Con don Bosco siamo all’origine della cultura popolare cattolica: ai primi tentativi, cioè, di «modernizzare la pastorale cattolica» e di ristabilire, attraverso una stampa di larga diffusione, un rapporto di educazione con le masse popolari. Veniva superato il regionalismo preunitario e nasceva, insieme all’apostolato di massa, un cattolicesimo nazionale47. Nel campo dell’educazione popolare cominciava a giocarsi una partita, che era sentita come decisiva, tra diversi e alternativi sistemi di valori.
Durante l’epoca di governo della Sinistra liberale, apertasi con la «rivoluzione parlamentare» del 1876, si assistette a un processo di lenta e complessa trasformazione del movimento cattolico, che di fronte al sempre più chiaro emergere della «moderna questione sociale», intese costruire una «alternativa cristiana» al regime liberale e al temuto collettivismo socialista48.
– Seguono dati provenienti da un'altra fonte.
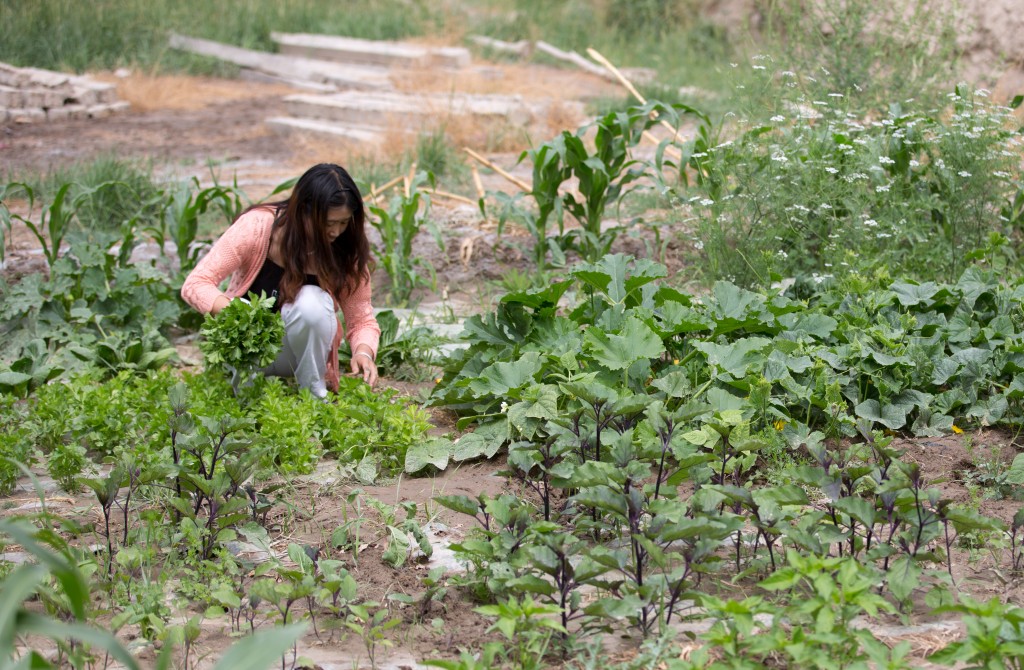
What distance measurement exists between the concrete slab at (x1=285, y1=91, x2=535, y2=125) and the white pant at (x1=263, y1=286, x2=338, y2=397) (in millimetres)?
5294

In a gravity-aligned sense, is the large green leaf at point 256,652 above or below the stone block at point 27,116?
above

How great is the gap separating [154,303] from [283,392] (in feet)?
4.32

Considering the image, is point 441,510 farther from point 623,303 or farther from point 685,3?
point 685,3

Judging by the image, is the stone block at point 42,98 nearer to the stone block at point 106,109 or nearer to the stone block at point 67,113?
the stone block at point 67,113

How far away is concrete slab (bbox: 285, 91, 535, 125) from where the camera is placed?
10.0 m

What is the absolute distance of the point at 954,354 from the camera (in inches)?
161

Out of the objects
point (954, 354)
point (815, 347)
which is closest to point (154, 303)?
point (815, 347)

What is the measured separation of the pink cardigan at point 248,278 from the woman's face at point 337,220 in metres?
0.32

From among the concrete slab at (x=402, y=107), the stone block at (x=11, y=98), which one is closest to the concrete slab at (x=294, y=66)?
the concrete slab at (x=402, y=107)

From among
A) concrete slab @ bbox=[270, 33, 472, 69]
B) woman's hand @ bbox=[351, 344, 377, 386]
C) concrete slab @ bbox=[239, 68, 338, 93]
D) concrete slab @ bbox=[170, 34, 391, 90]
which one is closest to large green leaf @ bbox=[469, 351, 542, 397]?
woman's hand @ bbox=[351, 344, 377, 386]

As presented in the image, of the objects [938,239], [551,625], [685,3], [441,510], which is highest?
[685,3]

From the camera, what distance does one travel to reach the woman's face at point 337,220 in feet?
13.9

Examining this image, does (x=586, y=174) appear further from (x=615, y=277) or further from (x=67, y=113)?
(x=67, y=113)

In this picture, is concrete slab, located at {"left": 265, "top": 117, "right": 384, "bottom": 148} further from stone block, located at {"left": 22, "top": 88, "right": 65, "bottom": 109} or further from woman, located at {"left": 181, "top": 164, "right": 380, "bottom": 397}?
woman, located at {"left": 181, "top": 164, "right": 380, "bottom": 397}
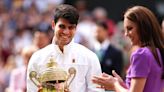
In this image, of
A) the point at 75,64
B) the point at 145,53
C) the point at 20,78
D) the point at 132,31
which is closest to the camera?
the point at 145,53

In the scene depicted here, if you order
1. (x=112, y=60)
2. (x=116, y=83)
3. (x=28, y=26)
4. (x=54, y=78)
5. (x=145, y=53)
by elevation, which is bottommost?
(x=116, y=83)

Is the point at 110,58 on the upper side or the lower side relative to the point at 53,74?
upper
La riforma elettorale del 1882, che apriva prospettive inedite per il nascente movimento operaio e socialista, allarmò una parte dell’opinione pubblica liberale e diede più voce all’interno del mondo cattolico alla tendenza conciliatorista, fautrice della partecipazione al voto. L’accantonamento del non expedit venne appoggiato da molti vescovi e dagli ambienti intellettuali cattolici raccolti intorno alla «Rassegna nazionale» di Firenze, impegnata in quegli anni a lanciare un ponte verso la classe dirigente liberale, sostenendo l’idea della formazione di un grande partito conservatore. Firenze non era certamente un luogo casuale, bisogna pensare alla peculiare apertura culturale che la «Rassegna nazionale» ereditava dalla ricca tradizione del cattolicesimo liberale del primo Ottocento, quello dei Capponi e dei Lambruschini49.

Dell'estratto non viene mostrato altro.